**Task item**
Your reply should hold exactly the lines from the one that contains "order: Diprotodontia" through the end of the data. Repeat them word for word.

**Data provided**
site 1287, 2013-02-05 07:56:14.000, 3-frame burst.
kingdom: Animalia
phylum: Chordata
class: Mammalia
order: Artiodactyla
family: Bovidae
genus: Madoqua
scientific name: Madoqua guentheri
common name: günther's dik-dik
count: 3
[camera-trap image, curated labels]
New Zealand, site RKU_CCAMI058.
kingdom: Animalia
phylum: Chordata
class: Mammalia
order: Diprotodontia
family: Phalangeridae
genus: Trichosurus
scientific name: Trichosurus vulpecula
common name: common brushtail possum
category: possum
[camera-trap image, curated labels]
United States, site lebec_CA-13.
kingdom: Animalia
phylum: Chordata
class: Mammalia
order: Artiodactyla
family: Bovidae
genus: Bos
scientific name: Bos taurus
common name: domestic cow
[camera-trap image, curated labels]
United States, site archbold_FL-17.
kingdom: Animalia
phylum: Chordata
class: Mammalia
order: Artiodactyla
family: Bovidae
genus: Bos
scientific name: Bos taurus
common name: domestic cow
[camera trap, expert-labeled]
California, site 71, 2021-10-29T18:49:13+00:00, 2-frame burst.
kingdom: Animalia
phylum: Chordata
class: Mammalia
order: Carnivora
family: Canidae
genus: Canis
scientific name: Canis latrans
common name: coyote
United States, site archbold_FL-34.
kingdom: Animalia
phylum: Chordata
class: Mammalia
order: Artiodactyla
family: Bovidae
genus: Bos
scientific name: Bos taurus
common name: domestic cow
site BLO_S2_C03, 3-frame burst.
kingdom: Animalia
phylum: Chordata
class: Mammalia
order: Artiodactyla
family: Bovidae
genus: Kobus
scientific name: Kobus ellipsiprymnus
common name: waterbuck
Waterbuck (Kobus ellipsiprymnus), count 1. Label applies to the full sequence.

**Written answer**
order: Diprotodontia
family: Phalangeridae
genus: Trichosurus
scientific name: Trichosurus vulpecula
common name: common brushtail possum
category: possum
[camera-trap image, curated labels]
United States, site lebec_CA-13.
kingdom: Animalia
phylum: Chordata
class: Mammalia
order: Artiodactyla
family: Bovidae
genus: Bos
scientific name: Bos taurus
common name: domestic cow
[camera-trap image, curated labels]
United States, site archbold_FL-17.
kingdom: Animalia
phylum: Chordata
class: Mammalia
order: Artiodactyla
family: Bovidae
genus: Bos
scientific name: Bos taurus
common name: domestic cow
[camera trap, expert-labeled]
California, site 71, 2021-10-29T18:49:13+00:00, 2-frame burst.
kingdom: Animalia
phylum: Chordata
class: Mammalia
order: Carnivora
family: Canidae
genus: Canis
scientific name: Canis latrans
common name: coyote
United States, site archbold_FL-34.
kingdom: Animalia
phylum: Chordata
class: Mammalia
order: Artiodactyla
family: Bovidae
genus: Bos
scientific name: Bos taurus
common name: domestic cow
site BLO_S2_C03, 3-frame burst.
kingdom: Animalia
phylum: Chordata
class: Mammalia
order: Artiodactyla
family: Bovidae
genus: Kobus
scientific name: Kobus ellipsiprymnus
common name: waterbuck
Waterbuck (Kobus ellipsiprymnus), count 1. Label applies to the full sequence.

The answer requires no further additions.